Pelvic floor muscle training can be one of the most important components of behavioral therapy. PFMT exercises help the patient strengthen the muscles of the pelvic floor. Since Arnold Kegel, MD, first described these exercises almost 50 years ago, numerous studies have evaluated the efficacy and durability of PFMT, with conflicting results.

The levator ani muscle group and the surrounding fascia comprise the pelvic floor and provide the supportive mechanism for the pelvic organs. This group of muscles is found at the base of the pelvic floor and is composed of approximately 70% slow-twitch and 30% fast-twitch muscle fibers. Slow-twitch muscle fibers produce less force on contraction and assist in improving muscle endurance by generating a slower, more sustained, but less intense contraction. Fast-twitch muscle fibers, which aid in quick and forceful contractions, can be used during sudden increases of intraabdominal pressure by contributing to urethral closure.
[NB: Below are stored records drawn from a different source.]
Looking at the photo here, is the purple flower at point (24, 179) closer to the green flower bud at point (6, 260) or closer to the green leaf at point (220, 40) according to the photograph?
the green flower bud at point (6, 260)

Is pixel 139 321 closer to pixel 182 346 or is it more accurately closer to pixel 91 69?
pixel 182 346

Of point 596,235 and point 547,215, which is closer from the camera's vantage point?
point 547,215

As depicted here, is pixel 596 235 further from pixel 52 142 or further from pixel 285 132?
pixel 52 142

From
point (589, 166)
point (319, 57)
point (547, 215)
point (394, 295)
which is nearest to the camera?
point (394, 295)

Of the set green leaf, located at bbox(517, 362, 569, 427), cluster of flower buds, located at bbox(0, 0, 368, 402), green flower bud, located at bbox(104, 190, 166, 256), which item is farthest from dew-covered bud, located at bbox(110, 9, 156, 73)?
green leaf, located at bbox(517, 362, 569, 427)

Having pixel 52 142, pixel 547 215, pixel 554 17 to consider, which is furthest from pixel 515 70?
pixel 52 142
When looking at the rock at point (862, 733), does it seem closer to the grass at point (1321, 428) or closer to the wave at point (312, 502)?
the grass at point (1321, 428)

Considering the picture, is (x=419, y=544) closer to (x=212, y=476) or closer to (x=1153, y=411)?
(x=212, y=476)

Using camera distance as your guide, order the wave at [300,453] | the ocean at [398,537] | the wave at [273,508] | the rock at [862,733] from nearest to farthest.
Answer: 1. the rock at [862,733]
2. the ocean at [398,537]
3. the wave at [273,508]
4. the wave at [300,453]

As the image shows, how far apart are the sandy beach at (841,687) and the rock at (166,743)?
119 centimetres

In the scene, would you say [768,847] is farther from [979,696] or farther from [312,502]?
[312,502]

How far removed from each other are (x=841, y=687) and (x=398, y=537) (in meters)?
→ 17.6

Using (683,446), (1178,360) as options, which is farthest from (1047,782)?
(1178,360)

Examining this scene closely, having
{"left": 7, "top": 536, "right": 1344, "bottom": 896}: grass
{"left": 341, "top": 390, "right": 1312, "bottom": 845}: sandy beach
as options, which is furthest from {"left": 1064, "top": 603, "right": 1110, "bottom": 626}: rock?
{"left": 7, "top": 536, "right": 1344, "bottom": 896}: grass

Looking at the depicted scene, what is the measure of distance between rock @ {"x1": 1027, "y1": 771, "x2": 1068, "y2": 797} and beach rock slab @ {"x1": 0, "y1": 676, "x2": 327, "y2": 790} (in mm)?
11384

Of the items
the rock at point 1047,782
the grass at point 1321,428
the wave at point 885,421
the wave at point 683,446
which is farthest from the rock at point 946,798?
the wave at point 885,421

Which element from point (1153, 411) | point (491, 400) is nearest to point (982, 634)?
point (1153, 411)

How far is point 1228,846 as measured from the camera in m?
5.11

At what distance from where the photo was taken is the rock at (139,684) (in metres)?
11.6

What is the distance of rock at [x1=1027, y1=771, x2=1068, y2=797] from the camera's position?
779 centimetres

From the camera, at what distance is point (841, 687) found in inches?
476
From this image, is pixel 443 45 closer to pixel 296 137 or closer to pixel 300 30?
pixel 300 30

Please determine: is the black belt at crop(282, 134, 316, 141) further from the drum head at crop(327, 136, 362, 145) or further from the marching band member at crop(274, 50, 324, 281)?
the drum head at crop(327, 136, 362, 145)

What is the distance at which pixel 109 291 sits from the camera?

PFMT exercises consist of repeated, high-intensity, pelvic muscle contractions of both types of muscle fibers.

A recent study by Diokno and colleagues was the first to demonstrate that a structured behavioral modification and PFMT program may actually prevent the subsequent development of urinary incontinence in older women. This study has important clinical and public health implications. Further work to substantiate these findings is anticipated.